This invention relates to a receiver for FM/FMX broadcasting. More specifically, this invention relates to a FMX ID (identification) signal detection apparatus for detecting an ID signal identifying a received broadcasting as not a FM but FMX broadcasting.
As is already known, in a FM stereophonic broadcasting, stereophonically related audio frequency source signals L (left) and R (right) are converted into a sum signal M (L+R) and a difference signal S (L-R). Then, the signal M is converted into a frequency in the region of 50 Hz to 15 KHz, while the signal S 23 to 53 KHz by sub-carrier system so as to be broadcasted, respectively.
In the case of frequency modulation, as is already known, the noise spectral characteristics includes so-called triangular noise in which the higher the modulated frequency, the more the noise increases. Therefore, in a weak electric field state such as long distance reception, larger noise is generated in the signal S than M, the frequency of the former being higher than the latter. This results in more noise in the stereo broadcasting than monoral bloadcasting.
Accordingly, in the FMX broadcastinn, noise is reduced by employing a FMX difference signal SD which is obtained b compressing the dynamic range of the signal S.

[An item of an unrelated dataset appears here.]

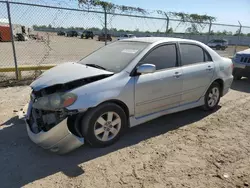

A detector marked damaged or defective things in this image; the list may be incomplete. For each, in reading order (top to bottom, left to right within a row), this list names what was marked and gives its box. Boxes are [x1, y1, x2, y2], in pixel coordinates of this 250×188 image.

cracked headlight [32, 92, 77, 110]
damaged front bumper [25, 102, 85, 155]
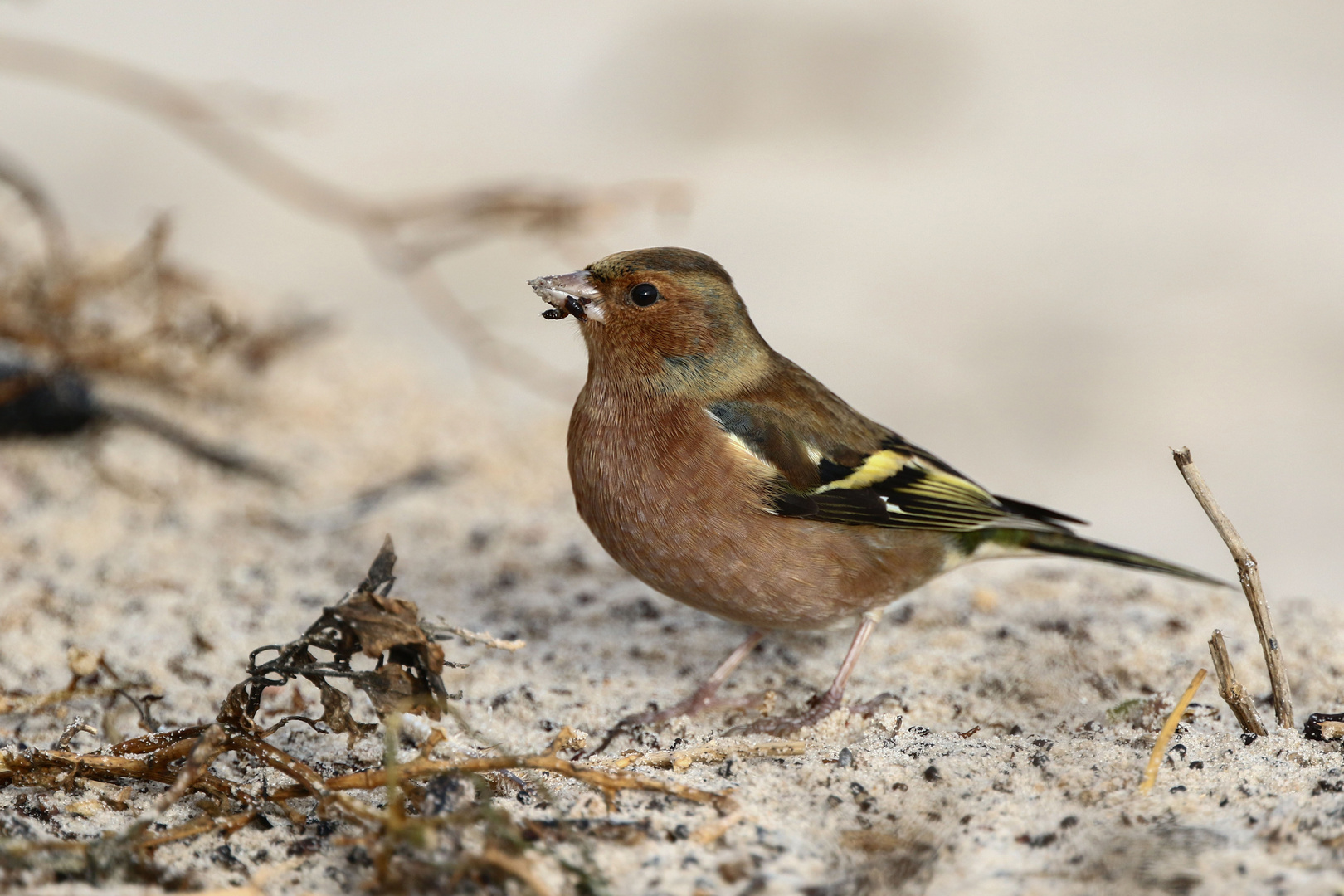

The signal SD is broadcasted by modulating a sub-carrier 90 degrees out of phase with that for the signal S. Furthermore, an ID signal for identifying the FMX broadcasting is added to the signal SD by modulating the signal SD with a signal of 9.986 Hz with modulation level of 1%. These signals M, S, SD and a pilot signal constitute a FMX composite signal.
Such as U.S. Pat. No. 4,485,483 issued Nov. 27, 1984 to E. Torick, et al. discloses the basic principle of a FMX broadcasting system detail.
FIG. 1 shows conventional apparatus for detecting the ID signal. The FMX composite signal is applied to a terminal 20 by a receiving means not shown. The terminal 20 is connected to a demodulator 22 at its input. The demodulator 22 at its output where the signal SD is produced is directly connected to a mode/dematrix circuit 28 at its imput and also connected thereto at its other input through a band pass filter 24 and an ID detection circuit 26.
On the other hand, the demodulator 22 at its other output where the signals M and S are produced is connected to the mode/dematrix circuit 28 at its input to which the signal SD is directly connected. The mode/dematrix circuit 28 produces a demodulated sound signal at its output and its detection output is connected to a FMX indicator 30 which is applied with a drive voltage Vcc.
When the FMX composite signal is received, it is demodulated by the demodulator 22 and the signals M, S and SD are produced therefrom, respectively. The signal SD is applied to the band pass filter 24 which picks a frequency component corresponding to the ID signal from the signal SD. The frequency component is applied to the ID detection circuit 26 where the level of the frequency component is examined to detect the ID signal.
When the ID signal is detected, it is acknowledged by the mode/dematrix circuit 28. The mode/dematrix circuit 28 switches the demodulated sound signal to a FMX signal based on the acknowledgement and the FMX indicator 30 is turned on. Accordingly, it is indicated that the FMX broadcasting is now received.
However, it is difficult to narrow a frequency band width of the band pass filter 24. Thus, there is a problem that the detection circuit often malfunctions when a low frequency noise is superimposed on the signal SD. Namely, even though the FM broadcasting is now received, the mode/dematrix circuit 28 erroneously switches the demodulated sound signal to the FMX signal.